Mr. Harper will claim, of course, that all three pieces of legislation are matters of principle. But the truth is that the clock has been ticking on the Harper government for a long time. Moreover, this government has lasted longer than the average eighteen month tenure for minority governments in Canada. The simple fact is, as James Travers pointed out in The Toronto Star on Saturday, the tide is turning against Harper. The economic downturn in the United States is about to hit us -- in Ontario and Quebec's manufacturing plants it already has -- and the political tide, which long ago went out on George W. Bush, is now turning left. Mr. Harper will find it harder to deal with the next American president and Congress.
And, besides, the political war room which the Conservatives established a year ago has been given precious little to do -- except to produce attack ads against Stephane Dion. Those ads are going to be the chief weapon in Mr. Harper's arsenal. And, truth be told, the awkward Mr. Dion is a ripe target for parody.
Even if France provides enough troops to meet the reinforcement threshold recommended in the Manley Report, those troops will still not be enough to turn around the situation in Afghanistan. And there will not be a significant shift in NATO troop deployments until after the American election. The decision to extend the mission does not have to be made now. If an extension is needed immediately after the American election, that extension can be for six months, not two years. The British and the Russians knew something about invading Afghanistan -- but Mr. Bush and his enablers disregarded their experience, then left NATO holding the bag. Mr. Harper seems to feel that there is something heroic -- like Horatio at the bridge -- in holding that bag.
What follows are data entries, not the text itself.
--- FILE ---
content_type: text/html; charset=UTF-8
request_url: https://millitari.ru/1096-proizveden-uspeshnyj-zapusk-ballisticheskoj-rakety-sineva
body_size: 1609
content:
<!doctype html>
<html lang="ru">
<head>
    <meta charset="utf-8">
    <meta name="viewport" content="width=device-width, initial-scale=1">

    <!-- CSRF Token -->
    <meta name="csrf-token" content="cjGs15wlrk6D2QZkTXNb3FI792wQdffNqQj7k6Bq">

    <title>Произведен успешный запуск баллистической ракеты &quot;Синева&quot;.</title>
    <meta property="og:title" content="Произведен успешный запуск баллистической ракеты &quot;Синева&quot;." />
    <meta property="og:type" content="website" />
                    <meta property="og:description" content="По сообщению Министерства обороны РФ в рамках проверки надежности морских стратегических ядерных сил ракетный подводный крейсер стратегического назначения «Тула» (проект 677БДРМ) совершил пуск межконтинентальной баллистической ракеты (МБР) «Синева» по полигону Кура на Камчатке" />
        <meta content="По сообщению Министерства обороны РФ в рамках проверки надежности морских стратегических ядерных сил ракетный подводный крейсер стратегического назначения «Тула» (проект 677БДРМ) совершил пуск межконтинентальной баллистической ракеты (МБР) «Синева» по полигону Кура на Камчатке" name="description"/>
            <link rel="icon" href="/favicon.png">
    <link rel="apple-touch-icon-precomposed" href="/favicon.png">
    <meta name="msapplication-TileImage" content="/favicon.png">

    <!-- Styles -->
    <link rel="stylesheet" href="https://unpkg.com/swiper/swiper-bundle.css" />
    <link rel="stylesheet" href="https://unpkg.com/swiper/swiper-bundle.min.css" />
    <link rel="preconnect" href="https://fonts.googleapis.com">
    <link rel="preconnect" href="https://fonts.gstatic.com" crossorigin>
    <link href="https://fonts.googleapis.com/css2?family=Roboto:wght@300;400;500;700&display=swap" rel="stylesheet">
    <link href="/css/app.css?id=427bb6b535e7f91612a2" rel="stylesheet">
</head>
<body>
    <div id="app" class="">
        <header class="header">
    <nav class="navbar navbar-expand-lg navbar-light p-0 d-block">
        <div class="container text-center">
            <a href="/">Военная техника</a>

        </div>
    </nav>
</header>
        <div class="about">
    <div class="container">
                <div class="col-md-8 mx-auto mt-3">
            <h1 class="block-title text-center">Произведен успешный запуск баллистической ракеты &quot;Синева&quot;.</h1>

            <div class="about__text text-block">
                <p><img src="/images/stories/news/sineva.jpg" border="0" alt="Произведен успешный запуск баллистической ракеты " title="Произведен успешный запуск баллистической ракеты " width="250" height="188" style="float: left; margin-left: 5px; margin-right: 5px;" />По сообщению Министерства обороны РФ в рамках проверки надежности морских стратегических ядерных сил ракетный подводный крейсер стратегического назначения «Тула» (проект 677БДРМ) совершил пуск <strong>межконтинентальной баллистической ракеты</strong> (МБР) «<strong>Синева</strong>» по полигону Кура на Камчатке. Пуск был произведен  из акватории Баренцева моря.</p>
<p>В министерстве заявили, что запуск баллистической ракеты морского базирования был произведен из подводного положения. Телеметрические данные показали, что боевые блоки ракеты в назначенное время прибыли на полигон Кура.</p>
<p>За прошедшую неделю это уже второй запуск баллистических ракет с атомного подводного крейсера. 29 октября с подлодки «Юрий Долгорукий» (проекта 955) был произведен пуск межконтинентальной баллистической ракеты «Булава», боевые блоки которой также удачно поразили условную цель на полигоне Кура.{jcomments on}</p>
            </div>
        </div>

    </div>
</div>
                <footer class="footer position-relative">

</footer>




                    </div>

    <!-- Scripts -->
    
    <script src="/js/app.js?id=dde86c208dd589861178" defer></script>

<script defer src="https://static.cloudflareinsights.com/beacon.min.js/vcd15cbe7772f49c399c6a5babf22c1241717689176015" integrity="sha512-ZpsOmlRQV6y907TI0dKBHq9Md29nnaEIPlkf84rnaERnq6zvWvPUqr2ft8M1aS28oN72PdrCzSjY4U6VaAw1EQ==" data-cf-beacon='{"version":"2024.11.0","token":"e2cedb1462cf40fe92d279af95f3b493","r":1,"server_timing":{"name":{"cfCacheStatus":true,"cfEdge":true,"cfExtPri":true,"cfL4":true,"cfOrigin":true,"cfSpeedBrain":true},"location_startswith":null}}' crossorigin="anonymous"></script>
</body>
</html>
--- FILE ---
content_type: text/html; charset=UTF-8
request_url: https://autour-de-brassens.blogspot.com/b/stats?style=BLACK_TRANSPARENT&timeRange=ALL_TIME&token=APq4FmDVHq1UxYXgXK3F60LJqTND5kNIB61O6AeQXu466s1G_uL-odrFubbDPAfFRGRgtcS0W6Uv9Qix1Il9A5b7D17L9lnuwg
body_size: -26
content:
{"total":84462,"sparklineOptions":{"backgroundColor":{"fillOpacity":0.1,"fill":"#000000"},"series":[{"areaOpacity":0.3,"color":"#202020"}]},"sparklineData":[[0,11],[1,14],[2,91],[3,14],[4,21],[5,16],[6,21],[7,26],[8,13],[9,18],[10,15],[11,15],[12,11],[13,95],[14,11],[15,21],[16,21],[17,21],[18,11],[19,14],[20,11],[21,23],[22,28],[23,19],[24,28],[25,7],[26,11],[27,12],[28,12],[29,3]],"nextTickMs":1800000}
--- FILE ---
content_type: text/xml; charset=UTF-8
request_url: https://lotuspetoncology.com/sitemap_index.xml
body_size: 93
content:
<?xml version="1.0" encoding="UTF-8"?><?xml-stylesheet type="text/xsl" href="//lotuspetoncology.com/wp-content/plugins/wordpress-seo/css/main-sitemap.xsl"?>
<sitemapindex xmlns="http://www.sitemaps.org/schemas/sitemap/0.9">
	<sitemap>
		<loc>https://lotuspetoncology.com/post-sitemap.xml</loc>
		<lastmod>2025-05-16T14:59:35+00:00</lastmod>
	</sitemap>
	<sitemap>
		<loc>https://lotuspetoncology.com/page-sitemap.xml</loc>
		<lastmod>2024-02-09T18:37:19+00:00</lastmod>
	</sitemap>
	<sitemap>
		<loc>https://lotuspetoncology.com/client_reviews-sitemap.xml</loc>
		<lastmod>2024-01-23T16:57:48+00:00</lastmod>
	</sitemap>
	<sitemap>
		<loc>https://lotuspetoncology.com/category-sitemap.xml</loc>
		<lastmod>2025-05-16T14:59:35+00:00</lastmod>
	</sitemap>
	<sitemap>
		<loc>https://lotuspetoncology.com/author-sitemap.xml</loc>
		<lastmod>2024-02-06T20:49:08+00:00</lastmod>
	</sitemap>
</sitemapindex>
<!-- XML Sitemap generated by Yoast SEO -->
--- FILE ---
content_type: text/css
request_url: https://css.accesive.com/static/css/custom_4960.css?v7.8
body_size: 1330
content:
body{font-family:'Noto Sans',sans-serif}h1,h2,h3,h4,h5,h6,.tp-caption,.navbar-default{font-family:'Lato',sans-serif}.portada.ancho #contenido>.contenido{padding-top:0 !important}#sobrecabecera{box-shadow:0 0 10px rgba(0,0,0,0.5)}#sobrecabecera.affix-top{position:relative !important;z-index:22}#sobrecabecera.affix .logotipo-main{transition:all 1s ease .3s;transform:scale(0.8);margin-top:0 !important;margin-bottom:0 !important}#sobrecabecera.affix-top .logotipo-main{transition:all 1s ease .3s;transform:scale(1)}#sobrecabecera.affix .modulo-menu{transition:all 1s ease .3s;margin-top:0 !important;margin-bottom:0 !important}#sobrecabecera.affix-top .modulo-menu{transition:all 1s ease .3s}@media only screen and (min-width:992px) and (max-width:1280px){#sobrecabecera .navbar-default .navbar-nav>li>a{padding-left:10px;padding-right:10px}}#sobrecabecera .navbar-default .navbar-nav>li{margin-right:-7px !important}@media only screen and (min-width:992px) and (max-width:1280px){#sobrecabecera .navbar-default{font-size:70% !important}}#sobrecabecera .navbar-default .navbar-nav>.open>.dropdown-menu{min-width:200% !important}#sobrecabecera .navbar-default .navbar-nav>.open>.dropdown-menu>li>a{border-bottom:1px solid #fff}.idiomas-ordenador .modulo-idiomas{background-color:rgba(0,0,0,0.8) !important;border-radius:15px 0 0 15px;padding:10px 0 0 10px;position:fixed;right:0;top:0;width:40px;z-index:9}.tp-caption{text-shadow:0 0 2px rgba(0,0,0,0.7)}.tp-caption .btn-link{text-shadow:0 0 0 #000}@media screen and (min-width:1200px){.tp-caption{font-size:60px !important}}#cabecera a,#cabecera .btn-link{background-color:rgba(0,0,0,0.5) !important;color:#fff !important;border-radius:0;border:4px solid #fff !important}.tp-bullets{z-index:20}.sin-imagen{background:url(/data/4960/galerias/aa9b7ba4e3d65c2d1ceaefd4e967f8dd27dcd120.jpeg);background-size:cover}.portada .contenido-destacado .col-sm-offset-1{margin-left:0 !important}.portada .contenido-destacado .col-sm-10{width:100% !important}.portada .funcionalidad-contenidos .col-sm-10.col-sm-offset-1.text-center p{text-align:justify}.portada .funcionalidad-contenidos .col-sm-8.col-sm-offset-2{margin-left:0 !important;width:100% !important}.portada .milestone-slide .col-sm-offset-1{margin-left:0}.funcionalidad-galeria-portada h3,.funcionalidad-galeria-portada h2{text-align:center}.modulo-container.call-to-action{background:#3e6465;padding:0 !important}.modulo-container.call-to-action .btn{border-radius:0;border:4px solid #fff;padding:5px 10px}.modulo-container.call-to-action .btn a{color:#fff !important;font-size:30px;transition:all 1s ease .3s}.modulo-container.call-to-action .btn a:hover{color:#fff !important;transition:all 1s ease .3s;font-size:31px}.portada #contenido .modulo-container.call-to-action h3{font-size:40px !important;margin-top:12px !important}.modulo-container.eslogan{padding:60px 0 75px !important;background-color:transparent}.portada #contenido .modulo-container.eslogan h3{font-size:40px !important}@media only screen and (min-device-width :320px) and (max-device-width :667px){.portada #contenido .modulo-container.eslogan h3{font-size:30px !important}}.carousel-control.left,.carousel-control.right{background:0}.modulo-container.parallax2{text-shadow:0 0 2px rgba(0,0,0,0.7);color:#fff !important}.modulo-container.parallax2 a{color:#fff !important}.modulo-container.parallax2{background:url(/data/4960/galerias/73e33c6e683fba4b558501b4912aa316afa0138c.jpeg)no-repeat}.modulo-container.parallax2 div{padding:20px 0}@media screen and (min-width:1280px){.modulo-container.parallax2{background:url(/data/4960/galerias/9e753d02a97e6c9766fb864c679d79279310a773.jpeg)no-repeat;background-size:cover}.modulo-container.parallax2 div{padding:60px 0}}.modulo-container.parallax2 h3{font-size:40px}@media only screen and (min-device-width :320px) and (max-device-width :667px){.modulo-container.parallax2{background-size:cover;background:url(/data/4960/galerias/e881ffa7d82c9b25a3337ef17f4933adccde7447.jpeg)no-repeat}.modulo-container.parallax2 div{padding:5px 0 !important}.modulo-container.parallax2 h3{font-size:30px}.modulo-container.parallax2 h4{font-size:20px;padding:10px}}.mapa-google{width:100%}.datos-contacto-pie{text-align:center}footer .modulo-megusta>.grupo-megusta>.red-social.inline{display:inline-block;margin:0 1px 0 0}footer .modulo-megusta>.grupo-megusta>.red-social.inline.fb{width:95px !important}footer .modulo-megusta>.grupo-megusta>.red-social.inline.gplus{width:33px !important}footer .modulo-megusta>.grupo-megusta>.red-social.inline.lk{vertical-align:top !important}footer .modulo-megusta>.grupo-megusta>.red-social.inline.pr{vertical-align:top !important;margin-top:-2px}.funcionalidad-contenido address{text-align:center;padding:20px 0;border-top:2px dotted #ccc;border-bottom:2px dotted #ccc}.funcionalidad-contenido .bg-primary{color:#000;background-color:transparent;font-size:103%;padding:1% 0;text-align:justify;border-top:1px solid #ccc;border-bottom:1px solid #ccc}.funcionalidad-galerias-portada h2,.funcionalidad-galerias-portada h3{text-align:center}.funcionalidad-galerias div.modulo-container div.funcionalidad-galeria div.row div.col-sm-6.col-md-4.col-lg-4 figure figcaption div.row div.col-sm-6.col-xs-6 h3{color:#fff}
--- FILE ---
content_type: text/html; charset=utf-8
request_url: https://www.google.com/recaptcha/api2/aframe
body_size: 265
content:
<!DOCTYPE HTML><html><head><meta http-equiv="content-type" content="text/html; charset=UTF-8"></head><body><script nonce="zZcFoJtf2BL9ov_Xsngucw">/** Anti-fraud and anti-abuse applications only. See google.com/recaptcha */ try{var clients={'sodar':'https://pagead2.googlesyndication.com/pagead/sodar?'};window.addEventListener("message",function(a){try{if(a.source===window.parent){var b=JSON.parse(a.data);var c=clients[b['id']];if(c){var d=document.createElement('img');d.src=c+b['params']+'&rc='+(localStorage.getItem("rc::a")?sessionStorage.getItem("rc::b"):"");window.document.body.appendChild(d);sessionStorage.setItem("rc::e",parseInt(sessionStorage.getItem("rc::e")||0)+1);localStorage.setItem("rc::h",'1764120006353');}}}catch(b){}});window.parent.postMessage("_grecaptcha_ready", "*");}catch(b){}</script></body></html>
The crime bill, which echoes American sentencing guidelines -- and has led to one of the highest rates of citizen incarceration in the world -- is also a flawed piece of legislation. And the budget, as many economists have pointed out, makes paltry investments in human capital and infrastructure. Instead of investing the surpluses of the last several years, Mr. Harper and Company have reduced taxes in an across the board fashion, rather than targeting areas which require government support to secure the nation's future. Government investment in the Conservative lexicon is an oxymoron. The textbook says that investment is the job of private entrepreneurs.
For the Prime Minister, a true believer in Milton's Friedman's Revolution, holds fast to the economic dogma of the last thirty years, even as the evidence of its failure mounts. All he can offer in its defense is a set of personal attacks, which he has used most recently against Linda Keen -- and which he will use against his political opponents. His confidence belies a deeper sense of desperation. What he wants is a majority government before he is declared irrelevant. The next few months will determine whether or not he gets his wish.